Subsensor 10/abr
Novos álbuns do MELVINS + NAPALM DEATH, GNOD, ORGAN, JULIAN HERESY. Novos singles do CLIMA TERRÍVEL, RHODODENDRON, MONO, OTOBOKE BEAVER, 16, BLACK TUSK. O subclássico do PERE UBU.
Abrindo a edição de hoje com uma comemoração: Atingimos a marca de 400 assinantes dessa publicação! Obrigado a todos os leitores, e rumo aos 500!
Chegando a mais uma sexta-feira de lançamentos de noise-rock, metal extremo, post-rock, noise, experimental e outras tags subterrâneas.
Nessa edição destaco o sludge do MELVINS + NAPALM DEATH, ORGAN, JULIAN HERESY, 16 e BLACK TUSK, o experimental do GNOD, o noise-rock do CLIMA TERRÍVEL e RHODODENDRON, os japoneses do MONO e OTOBOKE BEAVER, o prog do CRIPPLED BLACK PHOENIX.
No Subclássicos dessa semana falei sobre o The Modern Dance (1978) do PERE UBU, álbum pioneiro na transição do punk para o post-punk.

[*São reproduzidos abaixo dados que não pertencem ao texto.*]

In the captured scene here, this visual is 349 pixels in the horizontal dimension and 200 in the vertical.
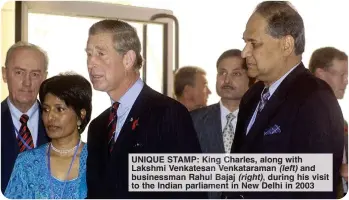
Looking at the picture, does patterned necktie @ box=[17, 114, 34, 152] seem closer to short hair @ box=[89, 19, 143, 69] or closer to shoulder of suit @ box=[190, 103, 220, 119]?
short hair @ box=[89, 19, 143, 69]

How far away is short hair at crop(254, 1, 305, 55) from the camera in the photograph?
3.13 m

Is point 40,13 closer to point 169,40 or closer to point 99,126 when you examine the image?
point 169,40

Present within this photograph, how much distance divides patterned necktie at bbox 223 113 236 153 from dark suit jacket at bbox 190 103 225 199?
34 millimetres

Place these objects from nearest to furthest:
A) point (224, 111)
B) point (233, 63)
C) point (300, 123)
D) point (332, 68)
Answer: point (300, 123), point (332, 68), point (224, 111), point (233, 63)

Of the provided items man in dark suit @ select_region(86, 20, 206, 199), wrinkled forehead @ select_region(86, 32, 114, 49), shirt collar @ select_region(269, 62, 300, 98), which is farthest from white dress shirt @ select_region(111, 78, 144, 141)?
shirt collar @ select_region(269, 62, 300, 98)

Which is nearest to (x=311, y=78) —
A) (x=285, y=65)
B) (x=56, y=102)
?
(x=285, y=65)

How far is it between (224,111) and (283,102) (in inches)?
60.8

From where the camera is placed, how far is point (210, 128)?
444cm

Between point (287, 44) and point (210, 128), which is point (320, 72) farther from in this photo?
point (287, 44)

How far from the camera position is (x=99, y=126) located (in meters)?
3.40

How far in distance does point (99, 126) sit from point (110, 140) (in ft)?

Também tem a playlist dos Subclássicos atualizada com (quase) tudo o que já rolou de Subclássicos, ouçam lá.
Os sinais não param. Me sigam lá no Bluesky, Twitter e Instagram.
+ÁLBUNS
MELVINS + NAPALM DEATH — Savage Imperial Death March
Quando duas das bandas mais pesadas do planeta se juntam, já dá pra imaginar o que vem por aí. MELVINS e NAPALM DEATH são duas bandas quase irmãs — seus álbuns de estreia Gluey Porch Treatments e Scum saíram no mesmo ano, 1987 — e fizeram duas turnês em conjunto, a primeira nos anos 90 e a segunda no ano passado. Para divulgar a turnê mais recente, entraram em estúdio, gravaram um EP de seis músicas chamado Savage Imperial Death March e o lançaram em 2025 pela Amphetamine Reptile, somente em vinil. Agora em 2026 finalmente fecham o pacote com um lançamento oficial em vinil e digital, acrescentando duas faixas inéditas e uma nova capa. A considerar pelos singles, o som puxa mais pro lamaçal do Melvins do que pro caos do Napalm Death. A conferir. E não deixem de ler o Subclássico do Houdini e o Subclássico do Scum também.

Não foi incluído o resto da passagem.